# Task details
Decide whether each statement agrees with the abstract on the BACE-1 inhibitor NB-360 below, and answer yes or no, quoting the deciding words. (a) NB-360 brought about an almost complete reduction of Aβ in rats and dogs. (b) Current symptomatic treatments for Alzheimer's disease halt its progression. (c) Only high oral doses of NB-360 could block amyloid-β deposition in the APP transgenic mouse model.

BACKGROUND Alzheimer's disease (AD) is the most common form of dementia, the number of affected individuals is rising, with significant impacts for healthcare systems. Current symptomatic treatments delay, but do not halt, disease progression. Genetic evidence points to aggregation and deposition of amyloid-β (Aβ) in the brain being causal for the neurodegeneration and dementia typical of AD. Approaches to target Aβ via inhibition of γ-secretase or passive antibody therapy have not yet resulted in substantial clinical benefits. Inhibition of BACE1 (β-secretase) has proven a challenging concept, but recent BACE1inhibitors can enter the brain sufficiently well to lower Aβ. However, failures with the first clinical BACE1 inhibitors have highlighted the need to generate compounds with appropriate efficacy and safety profiles, since long treatment periods are expected to be necessary in humans. RESULTS Treatment with NB-360, a potent and brain penetrable BACE-1 inhibitor can completely block the progression of Aβ deposition in the brains of APP transgenic mice, a model for amyloid pathology. We furthermore show that almost complete reduction of Aβ was achieved also in rats and in dogs, suggesting that these findings are translational across species and can be extrapolated to humans. Amyloid pathology may be an initial step in a complex pathological cascade; therefore we investigated the effect of BACE-1 inhibition on neuroinflammation, a prominent downstream feature of the disease. NB-360 stopped accumulation of activated inflammatory cells in the brains of APP transgenic mice. Upon chronic treatment of APP transgenic mice, patches of grey hairs appeared. CONCLUSIONS In a rapidly developing field, the data on NB-360 broaden the chemical space and expand knowledge on the properties that are needed to make a BACE-1 inhibitor potent and safe enough for long-term use in patients. Due to its excellent brain penetration, reasonable oral doses of NB-360 were sufficient to completely block amyloid-β deposition in an APP transgenic mouse model. Data across species suggest similar treatment effects can possibly be achieved in humans. The reduced neuroinflammation upon amyloid reduction by NB-360 treatment supports the notion that targeting amyloid-β pathology can have beneficial downstream effects on the progression of Alzheimer's disease.

# Records provided
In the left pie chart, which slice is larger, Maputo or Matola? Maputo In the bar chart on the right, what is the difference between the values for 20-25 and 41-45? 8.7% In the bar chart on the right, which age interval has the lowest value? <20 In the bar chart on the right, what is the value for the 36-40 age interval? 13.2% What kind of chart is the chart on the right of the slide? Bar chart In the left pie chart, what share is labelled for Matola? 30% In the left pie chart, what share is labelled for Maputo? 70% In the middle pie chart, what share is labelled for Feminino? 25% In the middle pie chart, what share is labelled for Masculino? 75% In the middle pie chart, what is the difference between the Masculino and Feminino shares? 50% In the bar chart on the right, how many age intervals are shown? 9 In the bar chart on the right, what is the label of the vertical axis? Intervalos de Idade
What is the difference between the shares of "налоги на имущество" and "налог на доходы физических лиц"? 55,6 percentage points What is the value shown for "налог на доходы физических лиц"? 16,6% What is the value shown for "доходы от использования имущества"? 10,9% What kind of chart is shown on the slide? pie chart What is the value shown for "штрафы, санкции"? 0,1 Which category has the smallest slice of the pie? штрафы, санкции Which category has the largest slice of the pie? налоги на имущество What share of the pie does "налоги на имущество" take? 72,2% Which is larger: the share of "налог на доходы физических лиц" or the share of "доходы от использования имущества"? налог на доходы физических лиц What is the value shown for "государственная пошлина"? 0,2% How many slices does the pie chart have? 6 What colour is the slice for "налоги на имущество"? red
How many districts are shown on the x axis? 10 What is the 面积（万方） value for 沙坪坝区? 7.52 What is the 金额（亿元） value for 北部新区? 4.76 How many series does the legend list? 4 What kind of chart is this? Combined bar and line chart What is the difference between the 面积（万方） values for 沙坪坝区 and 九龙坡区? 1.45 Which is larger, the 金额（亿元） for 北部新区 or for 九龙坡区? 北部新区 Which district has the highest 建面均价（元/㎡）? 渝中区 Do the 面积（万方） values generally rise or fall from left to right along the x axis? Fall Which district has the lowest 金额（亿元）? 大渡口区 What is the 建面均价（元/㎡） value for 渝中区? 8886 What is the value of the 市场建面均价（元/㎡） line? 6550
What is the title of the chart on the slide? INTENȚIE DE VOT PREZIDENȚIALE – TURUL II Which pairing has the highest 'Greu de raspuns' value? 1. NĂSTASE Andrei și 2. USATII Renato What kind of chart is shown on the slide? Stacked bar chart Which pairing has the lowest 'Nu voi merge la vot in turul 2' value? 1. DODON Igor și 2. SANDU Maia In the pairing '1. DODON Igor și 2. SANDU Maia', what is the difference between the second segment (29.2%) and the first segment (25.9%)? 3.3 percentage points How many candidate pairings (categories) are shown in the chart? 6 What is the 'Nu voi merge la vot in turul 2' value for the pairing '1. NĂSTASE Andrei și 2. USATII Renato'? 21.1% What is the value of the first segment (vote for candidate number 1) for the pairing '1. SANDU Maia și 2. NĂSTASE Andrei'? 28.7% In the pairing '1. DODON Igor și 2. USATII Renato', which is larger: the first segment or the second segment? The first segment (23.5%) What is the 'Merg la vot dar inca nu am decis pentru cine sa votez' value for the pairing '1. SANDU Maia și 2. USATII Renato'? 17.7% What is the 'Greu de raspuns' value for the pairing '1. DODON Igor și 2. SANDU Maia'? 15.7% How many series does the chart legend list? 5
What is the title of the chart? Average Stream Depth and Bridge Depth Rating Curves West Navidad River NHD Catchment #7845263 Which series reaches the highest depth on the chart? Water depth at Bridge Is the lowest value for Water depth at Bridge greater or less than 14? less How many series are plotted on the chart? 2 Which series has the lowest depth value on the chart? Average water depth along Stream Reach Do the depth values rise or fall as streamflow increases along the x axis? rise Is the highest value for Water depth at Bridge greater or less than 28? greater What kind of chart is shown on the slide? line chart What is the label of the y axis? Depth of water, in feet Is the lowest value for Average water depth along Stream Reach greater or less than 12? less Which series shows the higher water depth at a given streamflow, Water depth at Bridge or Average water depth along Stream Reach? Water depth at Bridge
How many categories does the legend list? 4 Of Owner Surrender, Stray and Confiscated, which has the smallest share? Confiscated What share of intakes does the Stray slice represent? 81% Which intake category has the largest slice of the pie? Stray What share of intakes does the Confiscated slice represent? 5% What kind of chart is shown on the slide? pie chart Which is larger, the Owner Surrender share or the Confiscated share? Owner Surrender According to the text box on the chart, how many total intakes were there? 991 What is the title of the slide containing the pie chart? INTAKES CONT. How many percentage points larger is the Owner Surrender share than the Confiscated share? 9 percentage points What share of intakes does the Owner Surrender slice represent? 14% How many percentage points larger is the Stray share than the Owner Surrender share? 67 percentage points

# Exercise output
(a) Yes: "almost complete reduction of Aβ was achieved also in rats and in dogs"
(b) No: "Current symptomatic treatments delay, but do not halt, disease progression."
(c) No: "reasonable oral doses of NB-360 were sufficient to completely block amyloid-β deposition in an APP transgenic mouse model"